The implemented conversion is really just between Awkward and Arrow, letting pyarrow convert to and from Parquet.

Top-level Awkward Tables (possibly under ChunkedArray or any MaskedArray) are converted into Arrow Tables, but deeper Awkward Tables are converted into Arrow StructArrays.

Arrow arrays with an associated mask adds a BitMaskedArray to the Awkward structure. All Awkward MaskedArrays are pushed down to the deepest Arrow level that can accept them. This might not be necessary—a better understanding of how to generate Arrow buffers might make this unnecessary.

Python types in Awkward ObjectArrays can't be saved to Arrow, as it's a multilingual serialization system.

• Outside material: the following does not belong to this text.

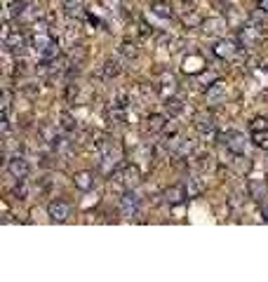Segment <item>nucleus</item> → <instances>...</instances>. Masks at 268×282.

Awkward VirtualArrays are evaluated before converting to Arrow. When reading from Parquet, all columns of all chunks are presented as Awkward VirtualArrays so that they may be lazily read. By default, Awkward VirtualArrays are read-once: the VirtualArray object maintains a reference to the materialized array. That's good for multiple reading performance, but bad for memory use. The cache parameter of fromparquet lets you pass a dict-like cache, such as from the cachetools library.

Awkward ChunkedArrays become RecordBatches in a Table in toarrow but separate Tables in toparquet. When reading fromparquet, the separate Tables define the level of granularity for incremental reading.

If toparquet is given an iterable of Awkward data, it will incrementally write the Parquet file. The same can be achieved by an Awkward ChunkedArray of Tables of VirtualArray, which is what fromparquet returns, so the output of fromparquet can be used as input to toparquet.